Note that this solution leaves a few things to be desired (I conveniently left out the comments above...). In particular, it has two shortcomings:

It is not efficient -- a true reference count (much like python does) would allow us to bypass the inner for-loop
It is not aggressive enough -- there is an edge-case where we could elect not to prune a node as it is required by a node that is not in the execution path

That said, it is a dramatic improvement, and in all but the most diabolical set of cases will be functionally optimally with no performance hit.

Let's see how it works:

Memory profile of test_memory.py, post-optimization .

A few things jump out:

The whole application is close to an order of magnitude faster (70s for 350 versus 20s for 1000 iterations)
The memory usage plateaus quickly, and regularly garbage collects

Furthermore, it is not doing any of the sophisticated garbage collection we discussed before -- it appears to just be decrementing the reference count after hamilton and the function no longer need it, only storing pointers to the current and previous results.
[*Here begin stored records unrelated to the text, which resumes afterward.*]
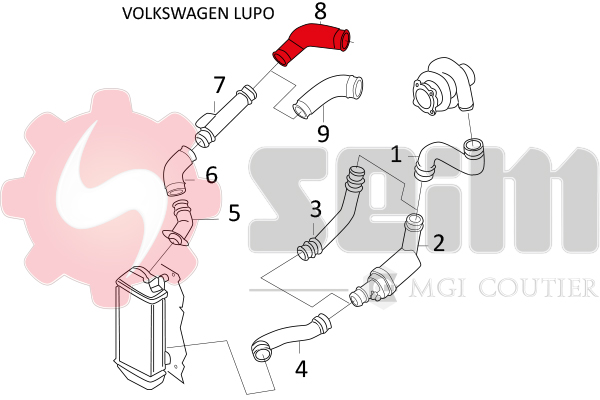 VOLKSWAGEN LUPO

8

7

9

1

6

5

3

2

4

SEIM

MGI COUTIER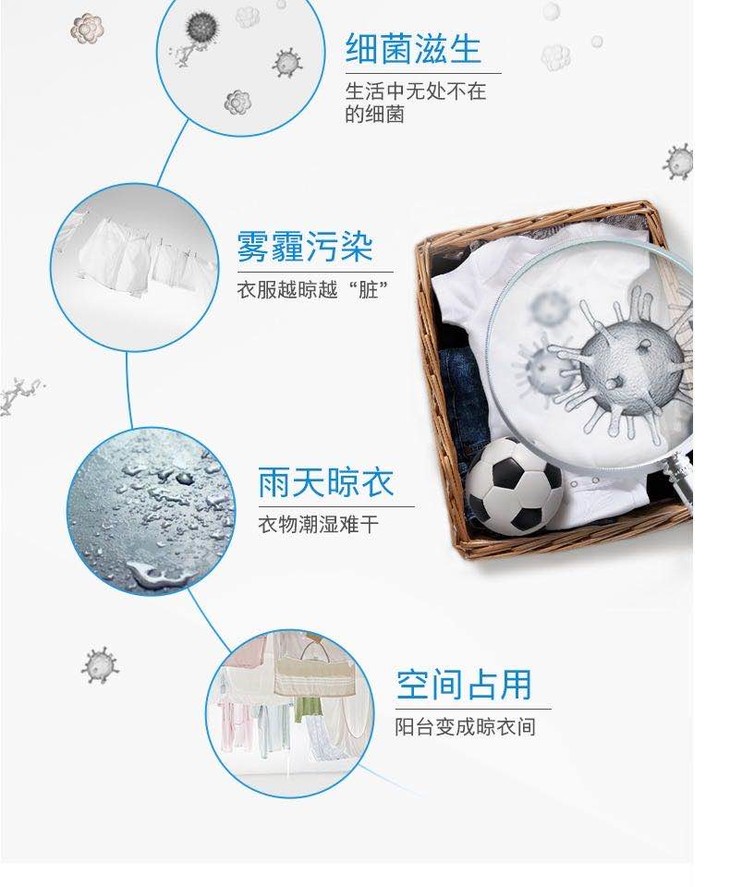 细菌滋生
生活中无处不在的细菌

雾霾污染
衣服越晾越“脏”

雨天晾衣
衣物潮湿难干

空间占用
阳台变成晾衣间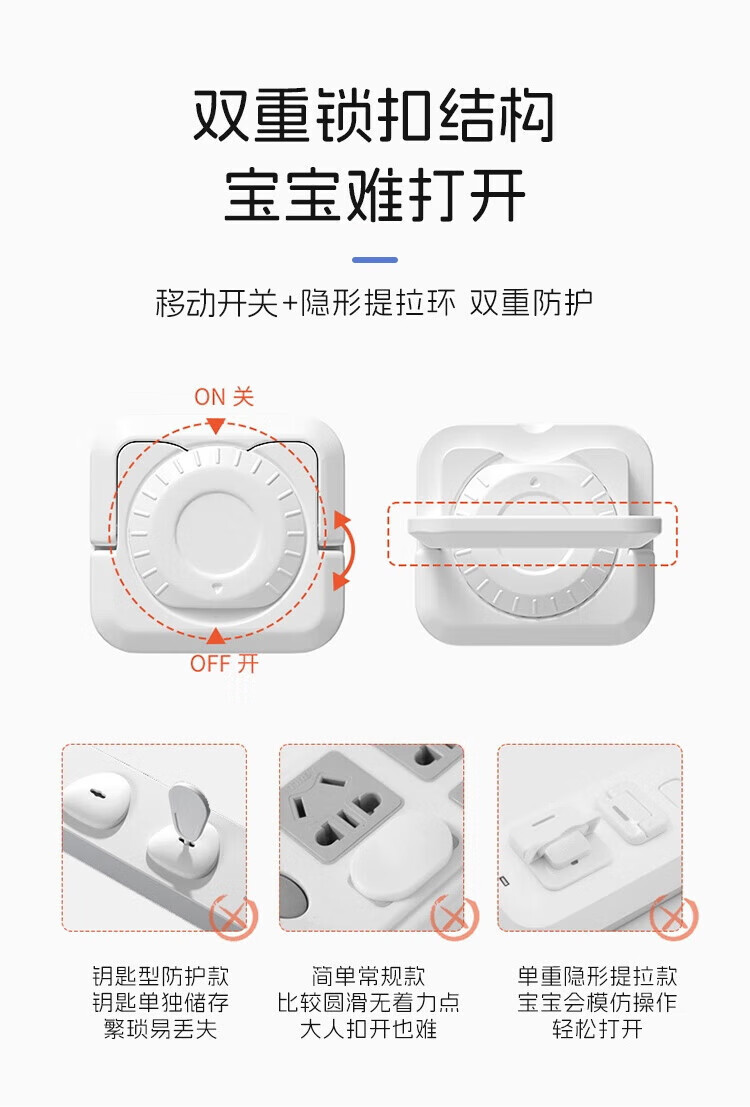 双重锁扣结构
宝宝难打开

移动开关+隐形提拉环 双重防护

ON 关

OFF 开

钥匙型防护款
钥匙单独储存
繁琐易丢失

简单常规款
比较圆滑无着力点
大人扣开也难

单重隐形提拉款
宝宝会模仿操作
轻松打开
In fact, by leveraging gc.set_debug, you can verify that the garbage collector is largely unused, and python instead relies on reference counting.

You can see a similar pattern if you up the allocation size to 1gb. It occasionally dips below 1gb of used memory, although that is likely due to sampling oddities. It may even still be using swap space.

Memory profile of test_memory.py, post-optimization, 1gb

Wrapping it up

After solving this memory leak, we also fixed one more -- in Hamilton's dynamic execution capabilities, it was doing something similar for parallel execution -- storing all the results and not letting go of them.

You can find the original fix + some initial thoughts on the script/evidence as we learned this in the PR.

Now that we‘ve come out of the rabbit hole, we’ll leave you with a few parting thoughts:

If you ever find yourself really digging into garbage collection in python for data analysis, the odds are that you should probably just be using a bigger machine.
If you're using Hamilton, you should upgrade to the latest version -- it has a lot of improvements and new capabilities, and is optimized to consume less memory.
Garbage collection is really interesting, and I just scratched the surface. One of my first mentors in software engineering was a pioneer in the discipline of real-time garbage collection, and I've been trying to soak up as much as I could ever since I first heard about the algorithmic challenges involved.